Just lovely. His groom is great, so nice to see his eyes - that's the dog not the chap


----------



## parapluie (Dec 22, 2010)

Dylan looks so handsome!! What a great photo.


----------



## Dylansmum (Oct 29, 2010)

And later in the day after the afternoon walk - what a difference! 
I hate muddy weather!!!!


----------



## parapluie (Dec 22, 2010)

ahahaha his legs look like tiny sticks! How can they support that head?! ahah I love it. He's so adorable. (And I hate muddy weather too... Rufus, on the other hand, LOVES IT!)


----------



## janlaw (Feb 7, 2011)

Hehe! That's so funny!


----------



## Lilly's mum (Feb 24, 2011)

He's adorable!


----------



## Dave (May 25, 2009)

Dylan looks so happy!


----------



## lady amanda (Nov 26, 2010)

great photos.i love when a cockapoo snuggle


----------



## Enneirda. (Mar 5, 2010)

Great pic!


----------



## Dylansmum (Oct 29, 2010)

Thank you. Dad is seriously in love. He lets Dylan into bed most mornings at 5 or 6am and Dylan goes back to sleep in his arms!
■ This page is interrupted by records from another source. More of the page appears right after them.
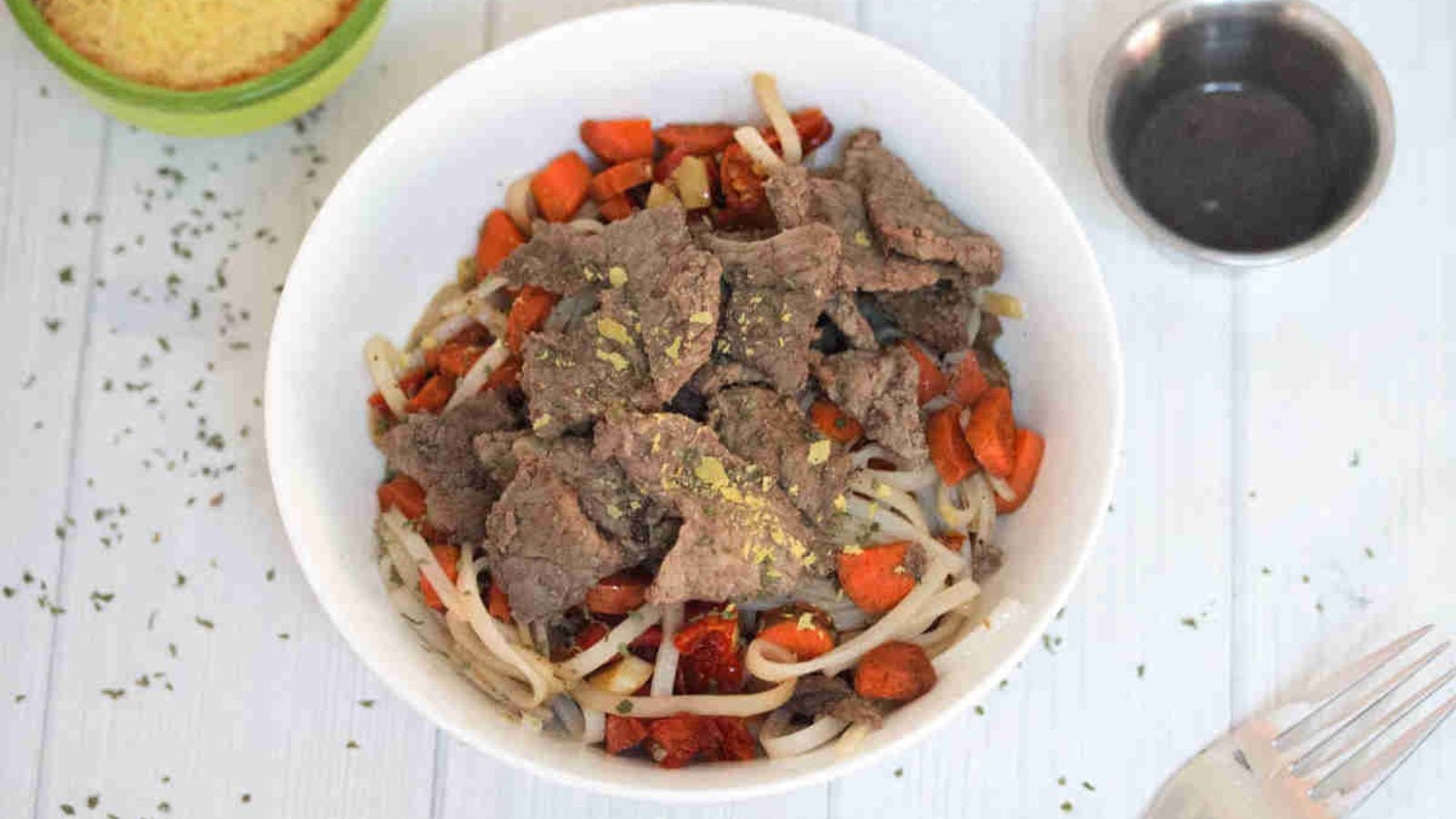 White bowl with gluten-free noodles, steak, leeks, and carrots with sauce and nutritional yeast behind it.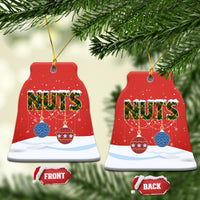Red ceramic bell-shaped Christmas ornament with “NUTS” and gold hanging string.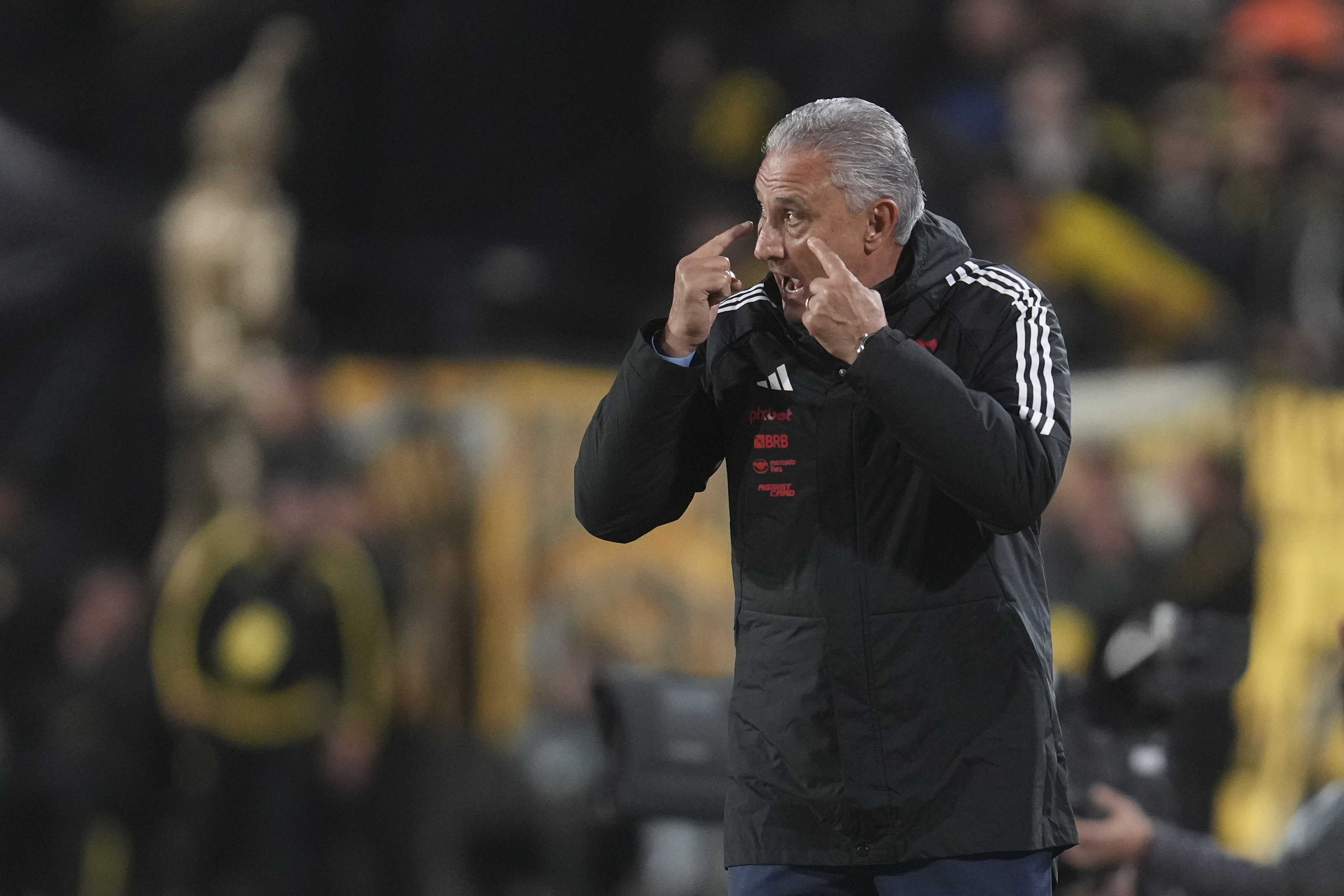 Coach Tite of Brazil's Flamengo instructs his players during a Copa Libertadores quarter final second leg soccer match against Uruguay's Penarol at Campeon del Siglo Stadium in Montevideo, Uruguay, Thursday, Sept. 26, 2024. 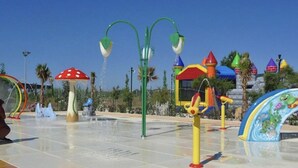 Ein Wasserpark mit verschiedenen Spielbereichen, darunter eine Rutsche und eine Wassersäule.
More than I would do!


----------



## wilfiboy (Sep 18, 2010)

Lovely photo but before I opened it up I expected to see Dylan and a rather handsome poodle lol x


----------



## parapluie (Dec 22, 2010)

wilfiboy said:


> Lovely photo but before I opened it up I expected to see Dylan and a rather handsome poodle lol x


ahahaha was it quite a shock?


----------